Question

Suppose A, B, C have Rs. a, Rs. b, Rs. c respectively. If $a:b = 4:5$ , $b:c = 2:3$ and a = 800, Find the value of c.

Answer 1

Hint: In this question, we will just consider the first ratio and just put the value of a there to get the value of b.

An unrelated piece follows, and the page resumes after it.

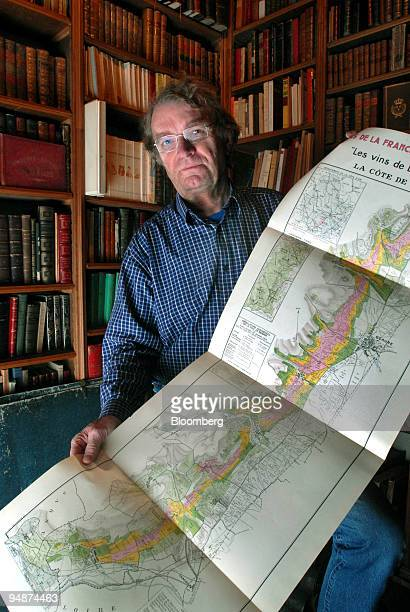 Alphonse Chavroche owner of an antiquarian bookshop, poses with a copy of a map showing the location of the original AOC classified wines of the...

Then we will just take the second ratio given and just put the value of b there to get the required value of c.

Complete step-by-step answer:
It is given that, $a:b = 4:5$
$ \Rightarrow \dfrac{a}{b} = \dfrac{4}{5}$
Now the given value of a is 800, substitute that in the above equation.
$ \Rightarrow \dfrac{{800}}{b} = \dfrac{4}{5}$
On cross multiplying we get,
$ \Rightarrow 800 \times 5 = 4 \times b$
$ \Rightarrow 4000 = 4 \times b$
On dividing both sides by 4 we get,
$ \Rightarrow \dfrac{{4000}}{4} = b$
\[ \Rightarrow 1000 = b\] or \[b = 1000\]
So, the value of b is 1000
Now, it is also given that $b:c = 2:3$
$ \Rightarrow \dfrac{b}{c} = \dfrac{2}{3}$
Now we know the value of b is 1000, substitute that in the above equation.
$ \Rightarrow \dfrac{{1000}}{c} = \dfrac{2}{3}$
On cross multiplying we get,
$ \Rightarrow 1000 \times 3 = 2 \times c$
$ \Rightarrow 3000 = 2 \times c$
On dividing both sides by 2 we get,
$ \Rightarrow \dfrac{{3000}}{2} = c$
\[ \Rightarrow 1500 = c\] or \[c = 1500\]
Hence, the value of c is 1500
$\therefore $ c = Rs. 1500 is our required answer or C has Rs. 1500.


Note- In such types of questions, just simply consider the ratios and find the variables one by one using simple arithmetic techniques including cross multiplication, division to create the equations and simplifying them to get the answer.